Assigned task 1>
Copy out, line for line and without changes, the entries that follow the article below. Leave the pictures out.

16TH JUNE, 2020

How Irish SMEs can collaborate with other organisations to promote and fund R&D activities

Research and development usually involves multidisciplinary teams working together across the company. It’s an excellent chance for colleagues from a range of backgrounds and disciplines to put their creative ideas forward and create something amazing. But company cohesion is not the only thing that’s important here; collaboration with outside organisations plays an essential part too. This may be other businesses in the field for example, or academic institutions.

Why is external collaboration so beneficial to R&D?

There are many benefits to working with other organisations on R&D but important ones include:

Innovative working that is truly new and groundbreaking

R&D is all about making something fresh and exciting that people haven’t seen before, but achieving it requires companies to harness a wealth of expertise. This means putting together the highest quality team, all with the ideal set of skills and experiences to bring about high quality innovation. Collaborating both with academic institutions and other businesses increases the pool of talent committed to the project they’re working on. Additionally, by having a larger talent pool from across the industry, innovative teams can gauge a more accurate view of the market in real time, more so than a centralised R&D group would have on its own.

Stronger financial performance

Working collaboratively can help businesses reduce the costs of innovation by working in a less siloed way. Supply chain collaboration for instance gives the opportunity for sharing resources and spreading the financial risk across many different parties. When it comes to purchasing, businesses and institutions that work together on R&D projects may also financially benefit from economies of scale.

Speeding up R&D, and bringing ideas to market

Innovating collaboratively can speed up the time it takes to get products to market. By sharing development resources such as equipment and labour, R&D projects become faster and more efficient. Additionally, working together can bring about answers to broader problems in the sector, and new industry standards can be devised that pave the way for a faster pace of innovation later on.

How R&D and academia work together

There’s now a hugely recognised importance in academic institutions and innovative businesses working together in a mutually beneficial way. Not only does it give higher education institutes a very welcome cash boost, it also provides academics with the opportunity to design products and services that solve real social, technological and scientific problems. At the same time, companies can ‘give back’ to their community whilst gaining access to the brightest minds in the country. The results of this type of collaboration have massively improved numerous aspects of our lives over the years, as well as the world around us.

Collaboration with academia can spread the risk (and cost) of innovation

The big issue for businesses, particularly SMEs, is that innovation can be an expensive and difficult process, with no guarantee of success. So how can they spread the risk?

The data>
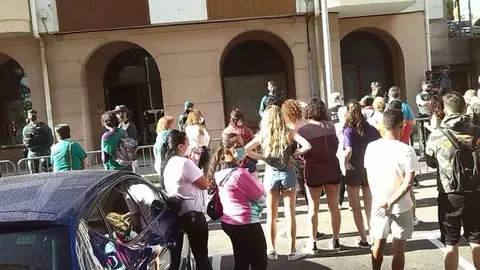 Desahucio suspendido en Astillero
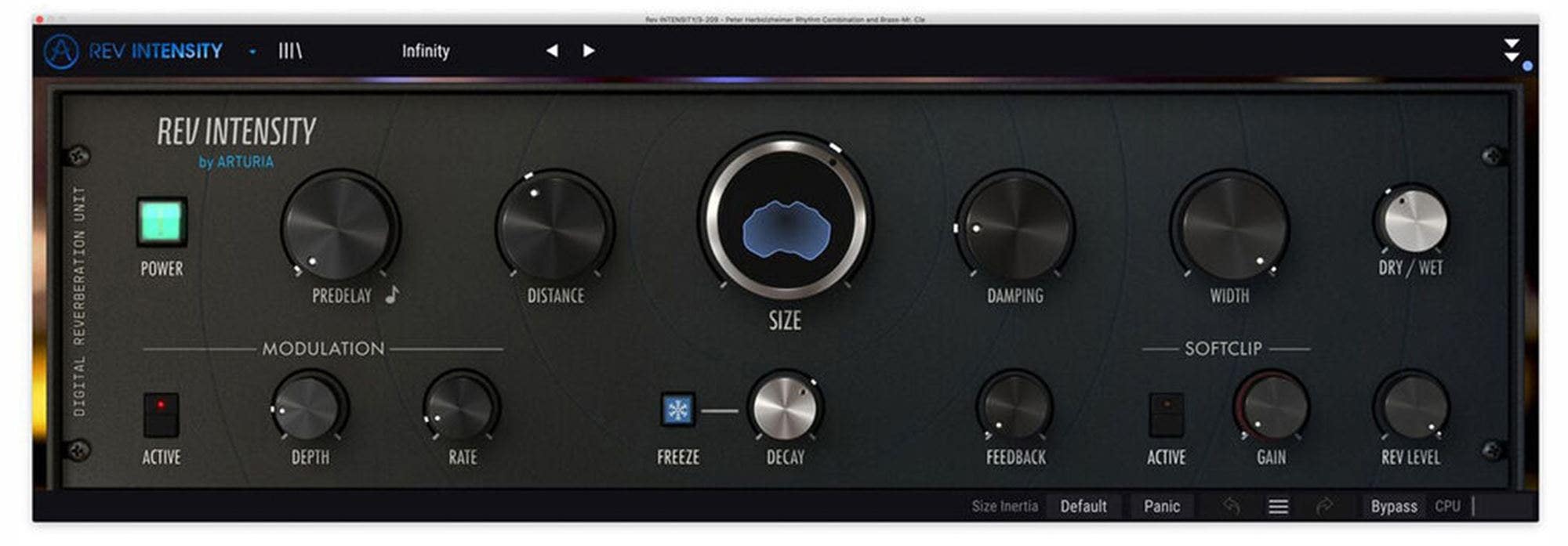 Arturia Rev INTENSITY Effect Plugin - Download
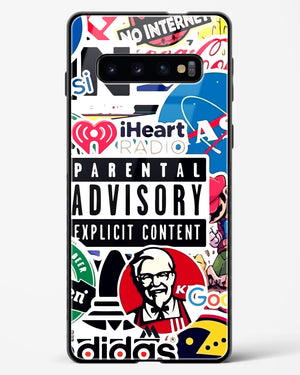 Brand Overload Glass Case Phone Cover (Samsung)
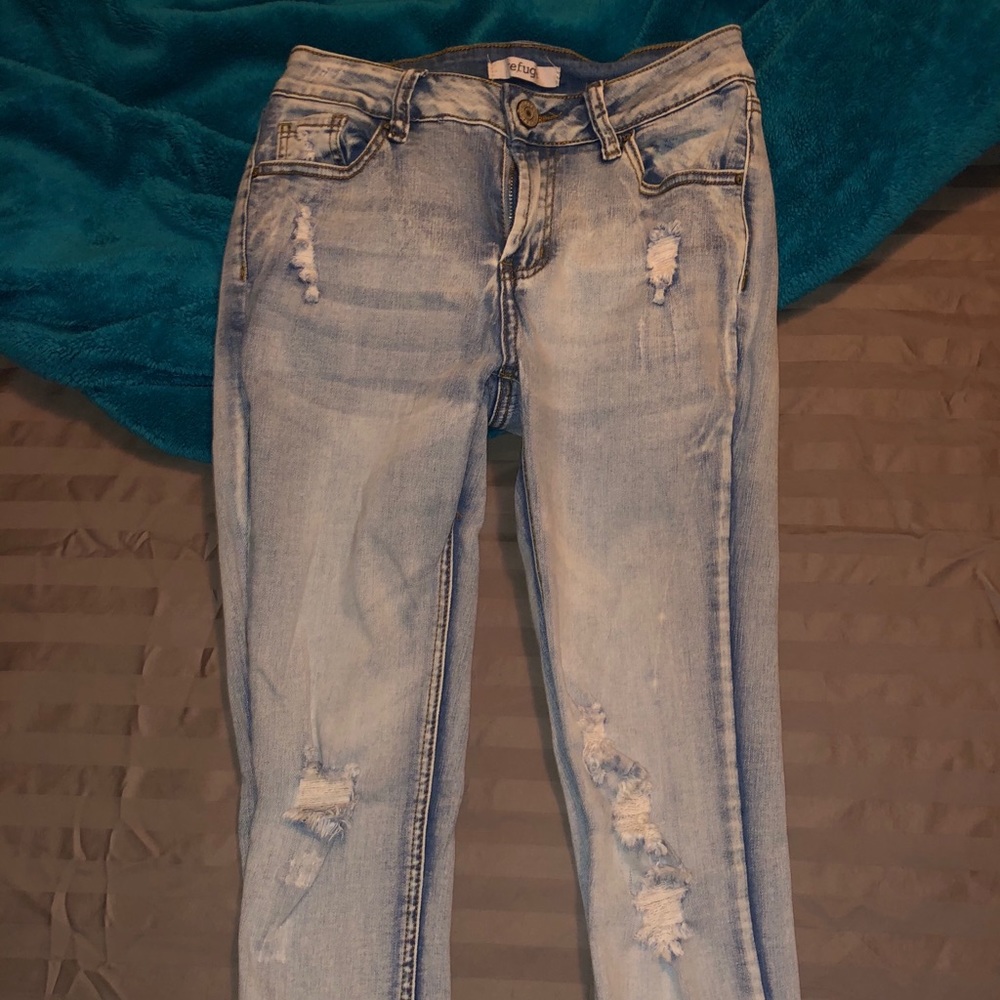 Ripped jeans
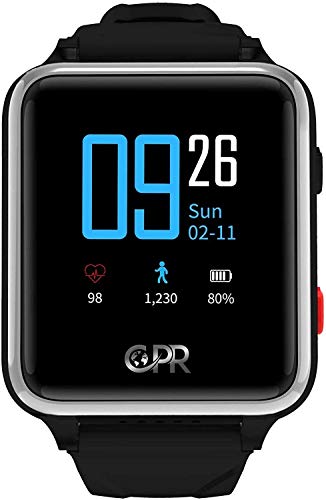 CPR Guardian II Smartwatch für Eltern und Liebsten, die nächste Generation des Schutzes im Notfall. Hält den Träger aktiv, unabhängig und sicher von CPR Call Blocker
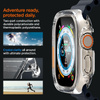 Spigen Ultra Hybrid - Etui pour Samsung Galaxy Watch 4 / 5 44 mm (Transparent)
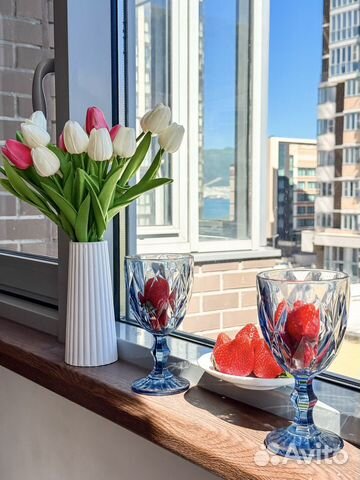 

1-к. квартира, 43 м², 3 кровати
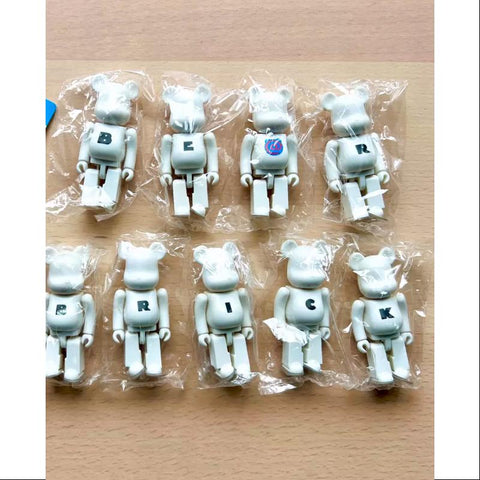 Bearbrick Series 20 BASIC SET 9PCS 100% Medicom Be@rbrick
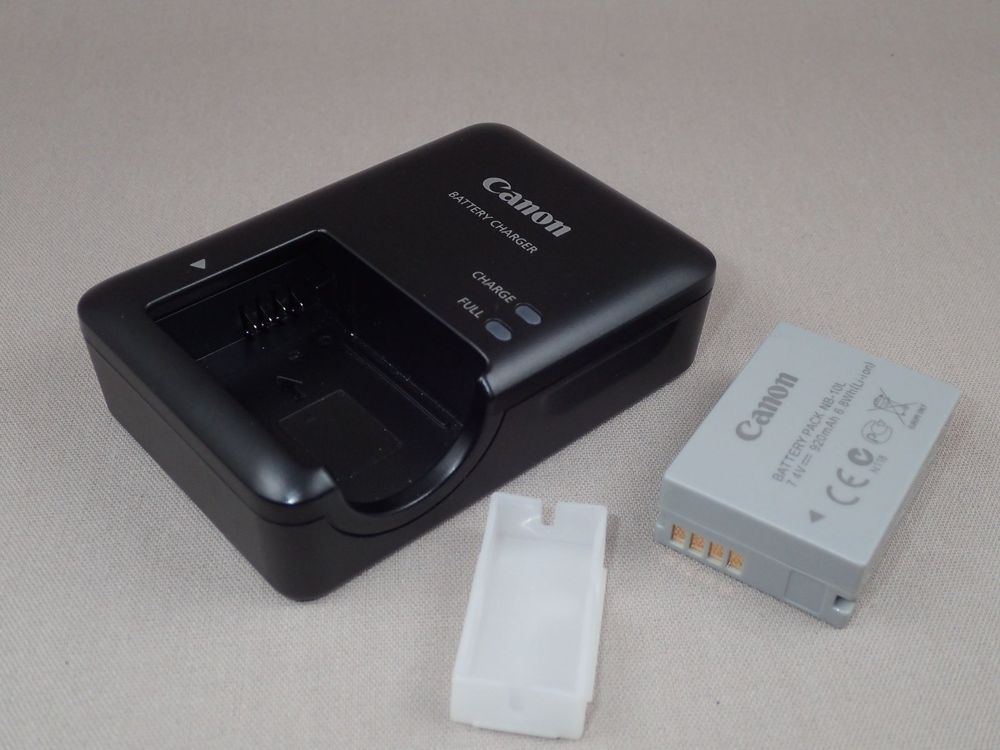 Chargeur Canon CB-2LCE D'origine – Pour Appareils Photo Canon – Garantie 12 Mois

Assigned task 2>
Write the next part of the article on Irish SMEs collaborating on R&D, picking up after its final sentence.

Task result 1>
 Desahucio suspendido en Astillero
 Arturia Rev INTENSITY Effect Plugin - Download
 Brand Overload Glass Case Phone Cover (Samsung)
 Ripped jeans
 CPR Guardian II Smartwatch für Eltern und Liebsten, die nächste Generation des Schutzes im Notfall. Hält den Träger aktiv, unabhängig und sicher von CPR Call Blocker
 Spigen Ultra Hybrid - Etui pour Samsung Galaxy Watch 4 / 5 44 mm (Transparent)

1-к. квартира, 43 м², 3 кровати
 Bearbrick Series 20 BASIC SET 9PCS 100% Medicom Be@rbrick
 Chargeur Canon CB-2LCE D'origine – Pour Appareils Photo Canon – Garantie 12 Mois

Task result 2>
The answer may be found by working with academia, particularly for multinational corporations. However, it seems that that small and medium-sized companies in Ireland are not as research-intensive as in other parts of Europe largely due to their financial constraints. This is why the Irish Research Council (IRC) offer a range of schemes and programmes to help neutralise some of this risks of innovation so that SMEs too can benefit. Indeed, the long-term sustainability of these companies will largely depend on their ability and willingness to innovate wholeheartedly.

Every year, the IRC offers grants to support between 280-300 postgraduate researchers and, of these, about 70-80 are for researchers who work together with business organisations. The benefit for the enterprise partner is that the IRC stumps up two-thirds of the costs, better facilitating R&D work. This recognises that fact that SMEs in particular have limited funding, but means they don’t necessarily have to choose between R&D or more immediate daily running costs. The grants mean the chance to do both.

Too many Irish companies are still missing out on R&D Tax Credits

It’s not a new scheme either, but it is an extremely generous one.

The R&D Tax Credits scheme was launched around eighteen years ago as a way of incentivising Irish companies to innovate and grow. After all, growing businesses contribute to a stronger economy, through increased employment and tax take.

R&D Tax Credits offer a valuable source of financing innovative projects by offering a reduction in a company’s Corporation Tax. Those that have made a loss can receive cash instead.

Which companies are eligible, and how much can be claimed?

Any Irish company in any industry, and of any size, may be eligible for R&D Tax Credits. The key is that it must have undertaken development activities that seek to achieve an advancement in science or technology. This might mean they have created a new product, process or service from scratch, or changed/modified an existing one.

Eligible R&D expenditure will bring about a 25% tax credit for use against corporate taxes, with companies still able to claim the standard tax deduction at 12.5%. This in effect means that companies claiming R&D Tax Credits can receive as much as €37.50 per €100 worth of R&D expenditure. Yes, that’s indeed 37.5% - just think what that money could do!

There’s a vast array of eligible R&D projects and costs, and missing out could leave your company thousands of euros out of pocket. Why not found out more, and how to claim, on our R&D Tax Credits page.

Don’t forget to try out our Tax Cloud portal for businesses too. It’s quick and simple to use, allowing you to enter your own project figures and be guided through your claim with our support.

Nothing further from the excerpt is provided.